Political fragility is inescapable for all gonzo leaders for two reasons. They need to make promises they cannot keep to maintain a coalition of different interests that have little in common. Since the grievances of billionaire tax exiles and the casualties of globalisation differ so markedly, some exterior threat is needed to divert attention from unfulfilled promises. This is done by confected conflicts with minorities, immigrants, the liberal elite, bureaucracies, foreign countries – in fact anybody that can be demonised.

This appetite for friction and confrontation is the second source of instability. In the gonzo world every division in the political terrain is mined for political advantage. Racial, regional, cultural and historic animosities run deep in the US and Trump found them easy to exacerbate. Johnson has fired up English nationalism in opposition to the EU and the other three nations of the UK.

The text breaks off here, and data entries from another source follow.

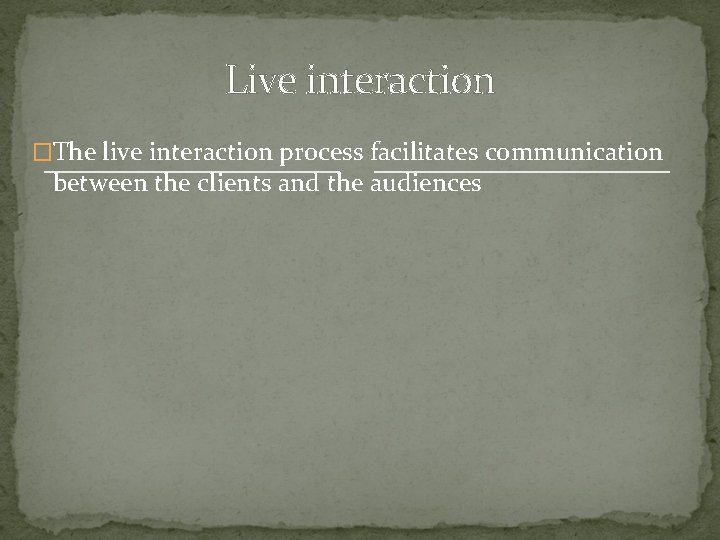 Live interaction �The live interaction process facilitates communication between the clients and the audiences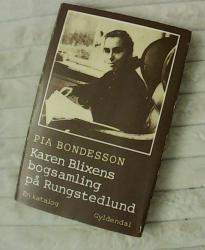 Billede af bogen Karen Blixens bogsamling på Rungstedlund Billede af bogen Karen Blixens bogsamling på Rungstedlund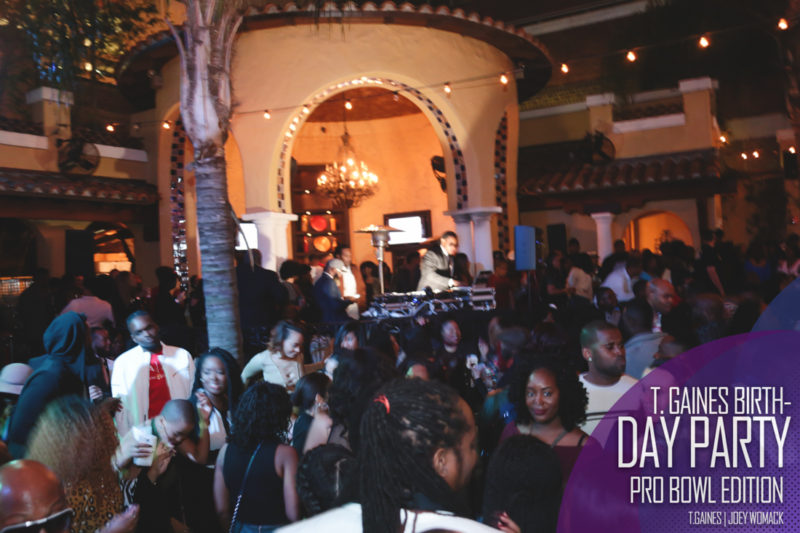 The T. Gaines Birthday bash Pro-Bowl Weekend 2017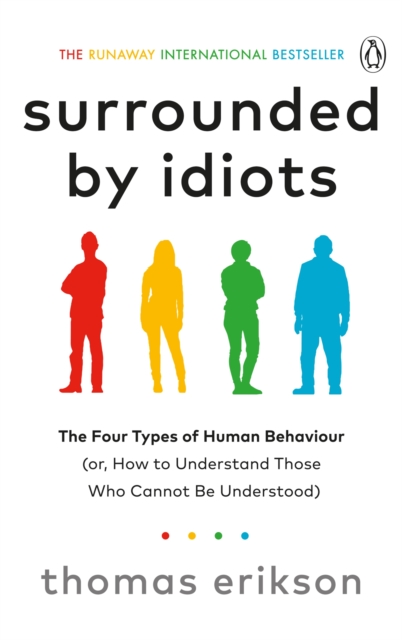 Surrounded by Idiots : The Four Types of Human Behaviour (or, How to Understand Those Who Cannot Be Understood), EPUB eBook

Gonzo leaders all have something in common, but the similarities between Johnson and Berlusconi occur at every level. Both were undermined by a propensity to give scandalous parties (bunga bunga ones in the case of Berlusconi, less louche but illegal ones in the case of Johnson). Both were obsessed with building giant bridges. Berlusconi promised one across the Strait of Messina between Sicily and the mainland. Johnson wanted bridges between Northern Ireland and Scotland, England and France and, less ambitiously, across the Thames. None was ever built.

Johnson promised to level up the North of England and Berlusconi pledged the same for southern Italy. Nothing much happened in either case. Both promised a lot and failed to deliver anything, imposing a sort of practical paralysis on their country when it came to positive action. Johnson delivered Brexit but had no idea what to do with it other than exploit it as a source of friction with Britain’s neighbours.